Amendment No 7 Manufacturing Services and Supply Agreement
Exhibit 10.59
Amendment No 7
Manufacturing Services and Supply Agreement
Manufacturing Services and Supply Agreement
This Amendment No. 7 to the Manufacturing Services and Supply Agreement (“Amendment”) is
entered into between Flextronics Industrial, Ltd., a Mauritius company with a place of business at
Xxxxx 0, Xxxxxxxxx Xxxxx, 00 Xxxxxxxxx, Xxxxx, Xxxxxxxxx, an affiliate of Flextronics Corporation
(successor in interest to Solectron Corporation), a Delaware corporation, and its subsidiaries and
affiliates, which includes Flextronics Technology Singapore Ltd., Flextronics Technology Sdn Bhd,
Flextronics Netherlands BV and any other Offshore Business Headquarters (together or individually,
“Flextronics”), and Asyst Technologies, Inc., and its subsidiaries and affiliates (together or
individually, “Asyst”), effective August 13, 2008 (the “Amendment Effective Date”), and amends to
the extent expressly provided below the Manufacturing Services and Supply Agreement dated September
5, 2002 between Asyst and Solectron Corporation (and as previously amended on September 22, 2003,
February 17, 2005, June 10, 2005, August 1, 2005, March 20, 2006, and June 23, 2006, the
“Agreement”).
WHEREAS, the parties are entering into this Amendment for the purposes of amending and
supplementing certain key terms and conditions of the Agreement and to extend as provided herein
the relationship between the parties in which Flextronics manufactures Products for Asyst upon such
amended and supplemented terms and conditions.
....
#### [Given exercise 1]
Give everything in the listing from the line containing "What distance from" down to the end of the listing as a Markdown table with the columns "Row" and "Line", leaving out blank lines.
The listing below bears no relation to the amendment text.
....
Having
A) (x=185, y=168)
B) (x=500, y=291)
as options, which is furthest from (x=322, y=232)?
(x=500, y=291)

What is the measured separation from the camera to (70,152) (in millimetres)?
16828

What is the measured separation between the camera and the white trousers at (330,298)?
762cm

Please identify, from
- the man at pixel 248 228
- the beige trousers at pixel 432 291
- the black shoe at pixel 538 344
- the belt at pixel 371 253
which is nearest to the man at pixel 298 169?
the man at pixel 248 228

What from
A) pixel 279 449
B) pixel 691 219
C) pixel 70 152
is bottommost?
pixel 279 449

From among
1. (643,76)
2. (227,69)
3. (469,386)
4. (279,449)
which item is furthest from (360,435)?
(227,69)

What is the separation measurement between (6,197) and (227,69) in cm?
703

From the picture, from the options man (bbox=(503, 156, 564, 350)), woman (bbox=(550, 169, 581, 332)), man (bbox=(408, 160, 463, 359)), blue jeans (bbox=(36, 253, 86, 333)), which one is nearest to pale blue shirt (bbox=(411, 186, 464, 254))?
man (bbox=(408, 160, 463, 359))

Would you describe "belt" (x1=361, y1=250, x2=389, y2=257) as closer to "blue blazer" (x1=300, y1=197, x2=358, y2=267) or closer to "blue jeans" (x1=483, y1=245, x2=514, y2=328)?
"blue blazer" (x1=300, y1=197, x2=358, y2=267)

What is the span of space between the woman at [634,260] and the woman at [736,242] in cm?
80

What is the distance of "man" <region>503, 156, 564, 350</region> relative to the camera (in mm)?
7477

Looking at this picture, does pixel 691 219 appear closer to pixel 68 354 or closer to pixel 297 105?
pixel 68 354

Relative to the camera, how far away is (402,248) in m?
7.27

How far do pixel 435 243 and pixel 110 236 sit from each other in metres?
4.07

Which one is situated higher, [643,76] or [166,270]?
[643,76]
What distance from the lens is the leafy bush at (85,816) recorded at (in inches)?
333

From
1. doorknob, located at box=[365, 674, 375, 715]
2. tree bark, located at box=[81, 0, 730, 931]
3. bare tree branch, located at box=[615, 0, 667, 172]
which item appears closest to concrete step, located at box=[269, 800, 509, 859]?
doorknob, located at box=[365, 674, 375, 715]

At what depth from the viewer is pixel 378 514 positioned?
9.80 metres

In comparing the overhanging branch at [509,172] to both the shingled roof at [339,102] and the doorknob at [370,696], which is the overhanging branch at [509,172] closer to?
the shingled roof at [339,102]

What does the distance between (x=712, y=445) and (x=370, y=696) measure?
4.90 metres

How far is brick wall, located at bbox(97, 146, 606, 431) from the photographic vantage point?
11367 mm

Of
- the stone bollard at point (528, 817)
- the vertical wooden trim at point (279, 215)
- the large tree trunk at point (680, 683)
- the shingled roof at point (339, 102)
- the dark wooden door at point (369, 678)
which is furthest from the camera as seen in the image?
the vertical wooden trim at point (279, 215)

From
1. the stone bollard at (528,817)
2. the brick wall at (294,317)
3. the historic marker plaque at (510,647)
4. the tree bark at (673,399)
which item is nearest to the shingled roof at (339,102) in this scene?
....
#### [Given exercise 2]
Answer these questions from the amendment text:
(a) On what date does the amendment take effect?
(b) What is the date of the original Manufacturing Services and Supply Agreement?
(c) Flextronics Industrial, Ltd. is a company of which country?

#### [Solution 1]
| Row | Line |
|---|---|
| 1 | What distance from the lens is the leafy bush at (85,816) recorded at (in inches)? |
| 2 | 333 |
| 3 | From |
| 4 | 1. doorknob, located at box=[365, 674, 375, 715] |
| 5 | 2. tree bark, located at box=[81, 0, 730, 931] |
| 6 | 3. bare tree branch, located at box=[615, 0, 667, 172] |
| 7 | which item appears closest to concrete step, located at box=[269, 800, 509, 859]? |
| 8 | doorknob, located at box=[365, 674, 375, 715] |
| 9 | At what depth from the viewer is pixel 378 514 positioned? |
| 10 | 9.80 metres |
| 11 | In comparing the overhanging branch at [509,172] to both the shingled roof at [339,102] and the doorknob at [370,696], which is the overhanging branch at [509,172] closer to? |
| 12 | the shingled roof at [339,102] |
| 13 | What does the distance between (x=712, y=445) and (x=370, y=696) measure? |
| 14 | 4.90 metres |
| 15 | How far is brick wall, located at bbox(97, 146, 606, 431) from the photographic vantage point? |
| 16 | 11367 mm |
| 17 | Of |
| 18 | - the stone bollard at point (528, 817) |
| 19 | - the vertical wooden trim at point (279, 215) |
| 20 | - the large tree trunk at point (680, 683) |
| 21 | - the shingled roof at point (339, 102) |
| 22 | - the dark wooden door at point (369, 678) |
| 23 | which is furthest from the camera as seen in the image? |
| 24 | the vertical wooden trim at point (279, 215) |
| 25 | From |
| 26 | 1. the stone bollard at (528,817) |
| 27 | 2. the brick wall at (294,317) |
| 28 | 3. the historic marker plaque at (510,647) |
| 29 | 4. the tree bark at (673,399) |
| 30 | which item is nearest to the shingled roof at (339,102) in this scene? |

#### [Solution 2]
(a) August 13, 2008
(b) September 5, 2002
(c) Mauritius